Volkswagen e-Golf (2014 – 2020) Review
Volkswagen e-Golf (2014 – 2020) At A Glance
Insurance Group 15
A few years ago, you had to be a die-hard early adoptor to buy an electric car. But they're gradually becoming more commonplace, and if there's one car that will truly take EVs to the mainstream, it's the ubiquitious Volkswagen Golf. The electrically-powered version of the Golf offers the same formula of practicality, quality and refinement as the rest of the Golf range, but with the big advantage of no emissions and no need to ever put fuel in it.
Instead you only need to plug in the e-Golf to charge it up. Using a wallbox, a full charge from empty to maximum can be done in a little over five hours. With the electric charging network in the UK ever expanding, there are now far more charging points available at supermarkets, shopping centre car parks, railway stations and motorway services.

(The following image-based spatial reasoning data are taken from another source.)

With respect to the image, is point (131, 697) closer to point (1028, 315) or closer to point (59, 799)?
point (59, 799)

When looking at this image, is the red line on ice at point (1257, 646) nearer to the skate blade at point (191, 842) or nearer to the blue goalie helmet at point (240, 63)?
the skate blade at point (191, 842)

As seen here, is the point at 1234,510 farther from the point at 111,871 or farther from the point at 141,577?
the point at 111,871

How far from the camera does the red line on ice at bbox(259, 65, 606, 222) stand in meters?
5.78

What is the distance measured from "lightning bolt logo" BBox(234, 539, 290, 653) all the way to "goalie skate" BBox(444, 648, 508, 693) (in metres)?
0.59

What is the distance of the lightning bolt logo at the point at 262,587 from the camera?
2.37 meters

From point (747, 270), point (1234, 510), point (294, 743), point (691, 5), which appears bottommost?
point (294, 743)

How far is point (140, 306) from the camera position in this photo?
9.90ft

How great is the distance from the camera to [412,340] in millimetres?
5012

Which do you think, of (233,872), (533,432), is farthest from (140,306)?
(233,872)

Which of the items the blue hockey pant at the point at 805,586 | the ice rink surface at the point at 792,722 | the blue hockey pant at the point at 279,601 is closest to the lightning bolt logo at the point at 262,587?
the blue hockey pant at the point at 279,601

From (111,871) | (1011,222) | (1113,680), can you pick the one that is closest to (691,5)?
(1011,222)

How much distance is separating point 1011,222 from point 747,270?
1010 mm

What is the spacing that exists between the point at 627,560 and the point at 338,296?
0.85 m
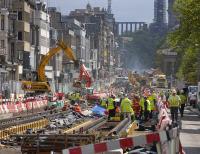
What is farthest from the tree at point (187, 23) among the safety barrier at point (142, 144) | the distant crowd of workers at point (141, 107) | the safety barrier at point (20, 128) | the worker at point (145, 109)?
the safety barrier at point (142, 144)

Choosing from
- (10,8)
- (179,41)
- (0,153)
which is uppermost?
(10,8)

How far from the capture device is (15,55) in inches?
3674

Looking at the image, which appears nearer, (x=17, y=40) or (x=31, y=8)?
(x=17, y=40)

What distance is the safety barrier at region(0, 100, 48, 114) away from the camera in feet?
149

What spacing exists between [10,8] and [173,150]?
8436cm

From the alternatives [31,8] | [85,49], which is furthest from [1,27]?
[85,49]

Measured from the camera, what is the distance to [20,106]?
5119cm

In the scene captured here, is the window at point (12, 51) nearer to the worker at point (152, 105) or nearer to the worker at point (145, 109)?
the worker at point (152, 105)

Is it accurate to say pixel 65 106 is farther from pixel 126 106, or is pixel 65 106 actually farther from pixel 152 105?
pixel 126 106

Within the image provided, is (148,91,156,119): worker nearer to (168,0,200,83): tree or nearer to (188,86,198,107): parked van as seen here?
(168,0,200,83): tree

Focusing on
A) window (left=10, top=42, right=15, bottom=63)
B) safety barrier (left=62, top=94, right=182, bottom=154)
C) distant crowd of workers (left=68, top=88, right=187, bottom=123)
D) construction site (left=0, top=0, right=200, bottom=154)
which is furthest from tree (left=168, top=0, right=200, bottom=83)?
window (left=10, top=42, right=15, bottom=63)

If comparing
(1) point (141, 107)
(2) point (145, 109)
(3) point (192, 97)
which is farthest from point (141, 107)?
(3) point (192, 97)

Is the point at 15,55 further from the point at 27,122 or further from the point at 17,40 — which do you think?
the point at 27,122

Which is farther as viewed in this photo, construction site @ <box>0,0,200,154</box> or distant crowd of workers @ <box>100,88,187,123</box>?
distant crowd of workers @ <box>100,88,187,123</box>
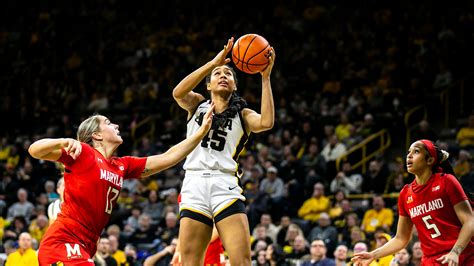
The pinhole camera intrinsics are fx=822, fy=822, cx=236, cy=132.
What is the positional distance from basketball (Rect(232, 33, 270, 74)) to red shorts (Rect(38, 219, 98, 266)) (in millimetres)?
2127

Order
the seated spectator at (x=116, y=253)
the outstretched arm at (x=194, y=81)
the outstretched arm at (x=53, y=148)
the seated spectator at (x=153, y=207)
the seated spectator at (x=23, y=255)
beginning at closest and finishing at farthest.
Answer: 1. the outstretched arm at (x=53, y=148)
2. the outstretched arm at (x=194, y=81)
3. the seated spectator at (x=23, y=255)
4. the seated spectator at (x=116, y=253)
5. the seated spectator at (x=153, y=207)

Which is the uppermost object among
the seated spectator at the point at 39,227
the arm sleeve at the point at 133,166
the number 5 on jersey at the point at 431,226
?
the seated spectator at the point at 39,227

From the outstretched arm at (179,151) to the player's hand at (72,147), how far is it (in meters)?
0.89

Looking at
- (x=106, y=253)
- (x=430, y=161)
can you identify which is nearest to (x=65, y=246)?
(x=430, y=161)

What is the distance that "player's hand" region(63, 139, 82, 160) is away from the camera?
18.8 ft

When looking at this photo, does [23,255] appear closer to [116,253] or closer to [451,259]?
[116,253]

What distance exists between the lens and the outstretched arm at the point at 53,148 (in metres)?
5.61

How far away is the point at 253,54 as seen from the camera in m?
7.20

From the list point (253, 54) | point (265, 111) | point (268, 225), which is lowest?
point (265, 111)

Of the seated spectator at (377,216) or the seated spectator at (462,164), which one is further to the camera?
the seated spectator at (462,164)

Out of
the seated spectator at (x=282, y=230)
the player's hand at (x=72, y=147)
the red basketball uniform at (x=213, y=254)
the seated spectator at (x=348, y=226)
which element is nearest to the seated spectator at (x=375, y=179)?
the seated spectator at (x=348, y=226)

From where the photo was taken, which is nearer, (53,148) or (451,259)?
(53,148)

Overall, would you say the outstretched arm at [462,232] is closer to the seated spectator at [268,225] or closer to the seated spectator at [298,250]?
the seated spectator at [298,250]

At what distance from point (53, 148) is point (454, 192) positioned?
136 inches
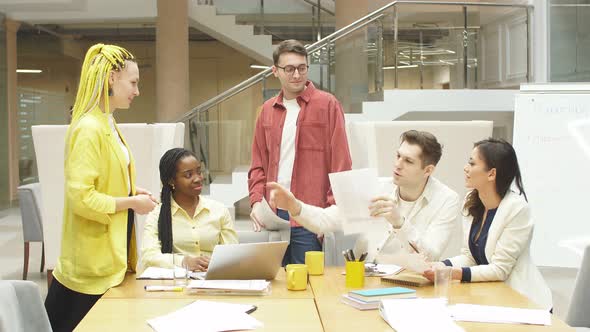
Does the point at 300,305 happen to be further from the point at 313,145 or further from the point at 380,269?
the point at 313,145

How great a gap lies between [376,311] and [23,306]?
1121mm

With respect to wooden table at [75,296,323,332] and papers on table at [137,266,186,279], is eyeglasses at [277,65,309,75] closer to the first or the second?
papers on table at [137,266,186,279]

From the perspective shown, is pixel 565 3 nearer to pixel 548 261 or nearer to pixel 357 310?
pixel 548 261

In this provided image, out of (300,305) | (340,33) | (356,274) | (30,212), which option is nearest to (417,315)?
(300,305)

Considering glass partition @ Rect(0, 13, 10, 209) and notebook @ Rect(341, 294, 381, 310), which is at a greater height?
glass partition @ Rect(0, 13, 10, 209)

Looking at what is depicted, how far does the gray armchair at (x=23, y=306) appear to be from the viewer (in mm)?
2320

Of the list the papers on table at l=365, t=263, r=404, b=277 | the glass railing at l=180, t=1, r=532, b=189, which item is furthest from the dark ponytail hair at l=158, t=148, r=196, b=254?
the glass railing at l=180, t=1, r=532, b=189

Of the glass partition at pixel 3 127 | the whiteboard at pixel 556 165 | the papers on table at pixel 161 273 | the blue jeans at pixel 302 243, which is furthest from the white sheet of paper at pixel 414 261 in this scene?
A: the glass partition at pixel 3 127

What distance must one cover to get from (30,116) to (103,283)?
11.1 meters

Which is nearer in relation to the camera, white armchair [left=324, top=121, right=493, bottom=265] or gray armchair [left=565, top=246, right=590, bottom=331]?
gray armchair [left=565, top=246, right=590, bottom=331]

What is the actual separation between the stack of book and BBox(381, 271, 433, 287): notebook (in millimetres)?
155

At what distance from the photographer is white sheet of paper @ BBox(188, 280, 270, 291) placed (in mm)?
2814

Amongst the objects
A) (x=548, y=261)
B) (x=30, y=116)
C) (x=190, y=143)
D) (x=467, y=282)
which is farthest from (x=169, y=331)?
(x=30, y=116)

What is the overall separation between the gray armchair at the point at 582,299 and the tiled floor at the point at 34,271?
2043mm
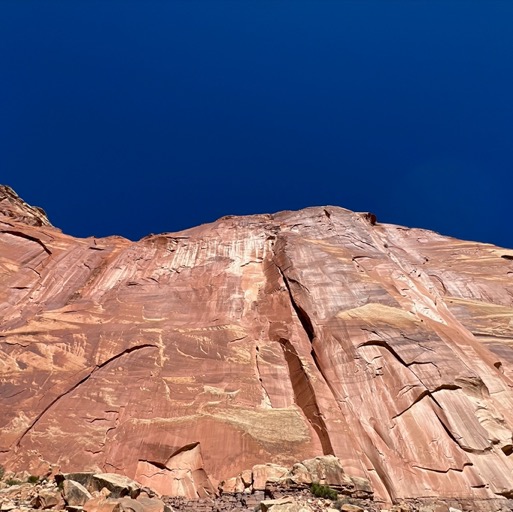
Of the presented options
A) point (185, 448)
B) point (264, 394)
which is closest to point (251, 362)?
point (264, 394)

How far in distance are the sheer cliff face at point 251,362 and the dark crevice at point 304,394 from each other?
0.28 ft

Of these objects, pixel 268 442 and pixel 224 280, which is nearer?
pixel 268 442

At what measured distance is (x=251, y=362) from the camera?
26.6 m

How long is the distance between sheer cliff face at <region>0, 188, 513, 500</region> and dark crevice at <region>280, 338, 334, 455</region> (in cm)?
8

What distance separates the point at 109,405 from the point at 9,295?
13801 mm

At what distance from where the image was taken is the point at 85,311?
99.0 ft

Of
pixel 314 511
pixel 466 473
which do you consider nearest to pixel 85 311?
pixel 314 511

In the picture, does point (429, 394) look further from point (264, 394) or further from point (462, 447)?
point (264, 394)

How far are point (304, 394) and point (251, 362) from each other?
3644mm

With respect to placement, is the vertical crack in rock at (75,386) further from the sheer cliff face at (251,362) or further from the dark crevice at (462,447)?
the dark crevice at (462,447)

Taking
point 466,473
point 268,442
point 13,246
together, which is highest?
point 13,246

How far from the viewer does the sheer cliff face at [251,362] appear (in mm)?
21094

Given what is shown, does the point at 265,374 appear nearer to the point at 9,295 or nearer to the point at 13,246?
the point at 9,295

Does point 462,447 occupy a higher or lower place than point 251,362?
lower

Of course the worry with any electric vehicle is that you will run out of power, miles away from a charging point. But with a realistic range of around 120 miles this is less of a worry with the e-Golf. Of course it's not a car that will suit everyone - but for many people who do even a reasonable distance commute, the e-Golf could make sense as an every day car.

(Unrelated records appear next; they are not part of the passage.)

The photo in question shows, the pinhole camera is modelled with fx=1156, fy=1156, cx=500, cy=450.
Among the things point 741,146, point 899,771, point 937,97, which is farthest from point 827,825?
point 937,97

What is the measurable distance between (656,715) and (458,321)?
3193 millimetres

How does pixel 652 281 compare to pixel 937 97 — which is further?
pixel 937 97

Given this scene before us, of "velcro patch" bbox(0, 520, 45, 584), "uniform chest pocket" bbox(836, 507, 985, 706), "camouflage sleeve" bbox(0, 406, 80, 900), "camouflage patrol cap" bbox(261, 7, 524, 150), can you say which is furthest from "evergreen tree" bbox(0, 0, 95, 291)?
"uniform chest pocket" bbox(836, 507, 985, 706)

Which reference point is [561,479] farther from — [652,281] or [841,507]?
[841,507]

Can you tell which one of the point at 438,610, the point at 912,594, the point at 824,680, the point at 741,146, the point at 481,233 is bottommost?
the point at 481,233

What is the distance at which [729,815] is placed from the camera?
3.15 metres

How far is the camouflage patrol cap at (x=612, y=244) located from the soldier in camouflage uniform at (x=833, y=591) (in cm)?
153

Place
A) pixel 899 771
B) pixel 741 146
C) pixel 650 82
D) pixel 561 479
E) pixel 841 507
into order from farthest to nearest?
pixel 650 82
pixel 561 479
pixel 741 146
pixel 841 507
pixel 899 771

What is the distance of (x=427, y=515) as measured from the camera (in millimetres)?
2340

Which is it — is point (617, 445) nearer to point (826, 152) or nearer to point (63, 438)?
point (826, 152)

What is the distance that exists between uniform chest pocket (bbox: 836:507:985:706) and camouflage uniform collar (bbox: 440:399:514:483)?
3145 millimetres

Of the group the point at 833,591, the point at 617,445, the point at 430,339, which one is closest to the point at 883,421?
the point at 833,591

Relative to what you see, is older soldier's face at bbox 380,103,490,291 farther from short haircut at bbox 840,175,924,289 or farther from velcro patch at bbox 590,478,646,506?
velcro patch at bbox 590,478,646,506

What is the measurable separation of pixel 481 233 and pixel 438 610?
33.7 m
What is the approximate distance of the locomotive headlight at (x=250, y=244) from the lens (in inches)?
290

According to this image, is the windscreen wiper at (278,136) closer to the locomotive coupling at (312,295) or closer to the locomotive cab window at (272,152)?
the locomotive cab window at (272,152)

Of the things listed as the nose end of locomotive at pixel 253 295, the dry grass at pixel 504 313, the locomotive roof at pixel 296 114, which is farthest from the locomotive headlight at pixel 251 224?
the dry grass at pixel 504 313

It drives well too. This is no slow eco-special, instead it feels as rapid as a turbocharged petrol Golf. The power figures are reasonable with 136PS and 290Nm of torque, but what makes all the difference is that all the torque is available from a standstill, making the e-Golf a rocket at the lights. From 0-30mph it is effortlessly fast and really enjoyable to drive, even beyond the novelty factor.
It's just as good on larger roads with strong pace on the move. It's incredibly easy to drive with a single-speed gearbox plus there are clever regenerative braking modes which, although slightly disconcerting at first, make driving in town much easier.
The one sticking point is the price: the e-Golf costs £28,230 after the government electric car grant of £4500, about the same as a Golf GTD. However, the BMW i3 is only marginally more expensive and has more power, albeit with a slightly shorter range. At least its relative age now means that it's one of the cheapest electric cars worth buying - it's relatively affordable on the used market.
What the Golf does have on its side is familiarity. It's very easy to get to grips with as, bar some different instrument dials, it's very much like any other Golf from behind the wheel. For those who want an electric vehicle without anything weird or wacky, the e-Golf has a lot of appeal.